Testimonials Help Transitions
Fall equinox marks more than the changing of seasons for many parents. With kids back in school and a solid routine in place, we have more time to take care of ourselves and refocus our energy on our goals. I typically welcome this time to invigorate my coaching practice. This year, however, as I began planning workshops, speaking engagements and accepting more clients, I felt a sense of doubt that I was still a good coach.
I’ve had doubts about my effectiveness as a coach before and a few public speaking-induced panic attacks, but I can usually quiet these fears with practices of gratitude, running and yoga. This time my doubts led me into a downward spiral that no amount of running could pull me from. It began with me itemizing all the tasks that were not accomplished this summer and ended with my general lack of inspiration. Finally, after a week of stretching simple tasks over a half-day’s time, I decided that I needed a new tool to ground myself into coaching. I needed to remember the reason I became a coach in the first place and more generally focus on what was going well.
I became a coach to help people make small positive changes that directly impact the quality of their lives and help sustain their growth into the fullest expression of who they are. As I effect change in an individual or a small group, the benefits of those small changes resonate out to a larger organization, family system or community. Knowing this brings me great joy.

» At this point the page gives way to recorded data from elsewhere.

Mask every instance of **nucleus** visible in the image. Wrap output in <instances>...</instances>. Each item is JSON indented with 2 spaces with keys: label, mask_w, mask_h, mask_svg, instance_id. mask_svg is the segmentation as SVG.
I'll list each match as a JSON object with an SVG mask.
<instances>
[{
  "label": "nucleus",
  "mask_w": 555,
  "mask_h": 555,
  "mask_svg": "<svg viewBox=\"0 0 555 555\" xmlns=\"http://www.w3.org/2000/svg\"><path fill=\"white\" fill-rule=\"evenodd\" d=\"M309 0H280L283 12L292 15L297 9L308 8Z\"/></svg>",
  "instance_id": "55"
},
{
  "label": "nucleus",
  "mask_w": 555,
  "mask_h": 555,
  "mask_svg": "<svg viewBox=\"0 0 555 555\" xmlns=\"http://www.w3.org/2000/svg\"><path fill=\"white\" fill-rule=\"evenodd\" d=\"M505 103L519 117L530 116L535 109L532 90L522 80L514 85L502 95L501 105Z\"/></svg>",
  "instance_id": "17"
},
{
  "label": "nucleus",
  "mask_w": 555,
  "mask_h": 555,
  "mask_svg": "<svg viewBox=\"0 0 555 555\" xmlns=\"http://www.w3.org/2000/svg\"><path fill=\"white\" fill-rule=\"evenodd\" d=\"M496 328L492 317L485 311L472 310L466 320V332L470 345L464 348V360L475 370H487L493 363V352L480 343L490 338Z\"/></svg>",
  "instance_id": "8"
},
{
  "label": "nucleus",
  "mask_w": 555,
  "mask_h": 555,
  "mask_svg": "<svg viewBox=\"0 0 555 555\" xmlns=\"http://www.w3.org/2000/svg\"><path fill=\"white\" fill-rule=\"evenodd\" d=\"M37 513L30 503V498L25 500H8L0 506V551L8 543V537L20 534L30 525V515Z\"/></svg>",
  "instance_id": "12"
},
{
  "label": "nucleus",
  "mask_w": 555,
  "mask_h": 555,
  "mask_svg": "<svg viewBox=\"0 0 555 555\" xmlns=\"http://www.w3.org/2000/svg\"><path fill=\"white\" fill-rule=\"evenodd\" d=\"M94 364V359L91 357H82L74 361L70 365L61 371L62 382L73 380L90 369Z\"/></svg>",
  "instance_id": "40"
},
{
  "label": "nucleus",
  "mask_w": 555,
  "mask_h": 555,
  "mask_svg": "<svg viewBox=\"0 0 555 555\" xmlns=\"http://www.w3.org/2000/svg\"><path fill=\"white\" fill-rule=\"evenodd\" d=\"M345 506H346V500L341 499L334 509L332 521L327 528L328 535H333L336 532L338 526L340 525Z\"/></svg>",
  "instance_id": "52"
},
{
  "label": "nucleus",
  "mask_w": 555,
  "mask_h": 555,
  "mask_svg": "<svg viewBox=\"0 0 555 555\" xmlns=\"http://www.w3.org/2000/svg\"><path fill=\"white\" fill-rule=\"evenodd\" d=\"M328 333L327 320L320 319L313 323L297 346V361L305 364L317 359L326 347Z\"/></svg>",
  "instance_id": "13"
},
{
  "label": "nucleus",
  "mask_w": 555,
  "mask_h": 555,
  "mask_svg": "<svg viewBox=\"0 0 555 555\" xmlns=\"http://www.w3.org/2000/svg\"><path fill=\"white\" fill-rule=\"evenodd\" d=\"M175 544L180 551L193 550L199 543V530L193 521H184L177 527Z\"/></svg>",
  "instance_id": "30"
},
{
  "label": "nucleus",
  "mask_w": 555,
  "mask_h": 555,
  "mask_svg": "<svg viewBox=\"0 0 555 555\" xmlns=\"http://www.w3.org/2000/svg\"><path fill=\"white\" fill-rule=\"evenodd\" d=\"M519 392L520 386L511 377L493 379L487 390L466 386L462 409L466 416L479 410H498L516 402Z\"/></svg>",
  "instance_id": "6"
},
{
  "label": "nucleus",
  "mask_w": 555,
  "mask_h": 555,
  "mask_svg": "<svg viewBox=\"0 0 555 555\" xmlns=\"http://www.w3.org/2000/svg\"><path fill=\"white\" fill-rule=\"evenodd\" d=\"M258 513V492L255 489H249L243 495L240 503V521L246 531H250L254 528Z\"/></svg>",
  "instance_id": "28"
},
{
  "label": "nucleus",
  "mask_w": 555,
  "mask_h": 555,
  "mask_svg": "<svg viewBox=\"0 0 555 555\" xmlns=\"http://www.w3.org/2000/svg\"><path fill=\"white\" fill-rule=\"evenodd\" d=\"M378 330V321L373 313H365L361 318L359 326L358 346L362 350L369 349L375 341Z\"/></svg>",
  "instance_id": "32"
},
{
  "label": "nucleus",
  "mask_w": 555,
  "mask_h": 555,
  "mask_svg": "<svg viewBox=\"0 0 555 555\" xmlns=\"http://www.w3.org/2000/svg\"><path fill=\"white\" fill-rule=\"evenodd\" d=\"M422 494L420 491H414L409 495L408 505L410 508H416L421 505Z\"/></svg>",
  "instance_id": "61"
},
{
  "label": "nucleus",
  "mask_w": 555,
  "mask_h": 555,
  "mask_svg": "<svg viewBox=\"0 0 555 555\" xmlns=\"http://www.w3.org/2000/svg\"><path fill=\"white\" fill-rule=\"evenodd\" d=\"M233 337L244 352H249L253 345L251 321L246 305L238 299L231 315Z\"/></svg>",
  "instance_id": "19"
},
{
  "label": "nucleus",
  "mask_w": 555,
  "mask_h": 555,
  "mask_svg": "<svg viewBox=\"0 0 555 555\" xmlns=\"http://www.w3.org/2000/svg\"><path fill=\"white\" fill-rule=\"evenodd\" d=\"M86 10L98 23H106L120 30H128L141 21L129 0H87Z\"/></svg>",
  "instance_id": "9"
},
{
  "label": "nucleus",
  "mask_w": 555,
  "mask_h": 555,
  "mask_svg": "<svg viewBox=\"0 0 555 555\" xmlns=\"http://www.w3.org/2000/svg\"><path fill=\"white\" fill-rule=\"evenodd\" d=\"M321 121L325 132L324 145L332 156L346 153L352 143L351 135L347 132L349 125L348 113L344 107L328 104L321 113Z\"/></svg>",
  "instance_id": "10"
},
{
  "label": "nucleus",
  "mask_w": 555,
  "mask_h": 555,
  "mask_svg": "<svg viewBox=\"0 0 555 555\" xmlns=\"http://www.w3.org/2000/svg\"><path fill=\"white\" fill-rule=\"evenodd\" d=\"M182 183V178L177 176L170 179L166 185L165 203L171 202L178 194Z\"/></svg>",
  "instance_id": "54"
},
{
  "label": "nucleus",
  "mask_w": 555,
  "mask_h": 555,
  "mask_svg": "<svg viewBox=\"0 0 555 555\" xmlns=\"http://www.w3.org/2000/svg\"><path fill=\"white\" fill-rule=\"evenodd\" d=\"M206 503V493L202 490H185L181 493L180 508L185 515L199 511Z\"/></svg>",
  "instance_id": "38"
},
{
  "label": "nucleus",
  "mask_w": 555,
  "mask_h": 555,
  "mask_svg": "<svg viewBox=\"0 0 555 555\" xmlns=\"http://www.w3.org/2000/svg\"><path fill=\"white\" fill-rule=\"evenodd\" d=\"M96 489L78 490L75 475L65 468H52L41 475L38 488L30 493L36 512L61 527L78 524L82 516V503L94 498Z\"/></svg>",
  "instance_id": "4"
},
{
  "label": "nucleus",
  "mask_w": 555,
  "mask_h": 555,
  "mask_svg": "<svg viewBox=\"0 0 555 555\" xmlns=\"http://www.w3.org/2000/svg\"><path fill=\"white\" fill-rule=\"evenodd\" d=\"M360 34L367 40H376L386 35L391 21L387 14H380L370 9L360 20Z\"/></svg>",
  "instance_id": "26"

In the interest of getting in touch with that joy, I decided to read over some testimonials that I have collected over the years. To my delight, I was immediately transformed by reading these statements. I was as inspired by my clients as they were by me. I just kept thinking, “Wow, I have worked with some amazing people!”
Reading these testimonials became like a dance. My clients were seeing things in me that I couldn’t see in myself and I in them. By trusting each other to share deeply and make real changes, we found something in our coaching sessions that was greater than each of us individually.
I would like to encourage all of you to use this simple exercise. Whenever you find yourself stuck in a rut or experiencing doubts about your effectiveness in life, remember to focus on what is working with a little help from your colleagues and friends. Here’s how:
- Create a list of clients, colleagues, teachers, neighbors, fellow volunteers, etc. that you feel comfortable contacting.
- Ask them following question: “I would like to know what my best supporters enjoy about working with me. A quick response off the top of your head is best!”
- Enjoy reading the answers.
Note: You can tailor the question as you see fit. You are looking for the impact or effect that working with you had on them. Allow them to use spontaneity by giving an open-ended request.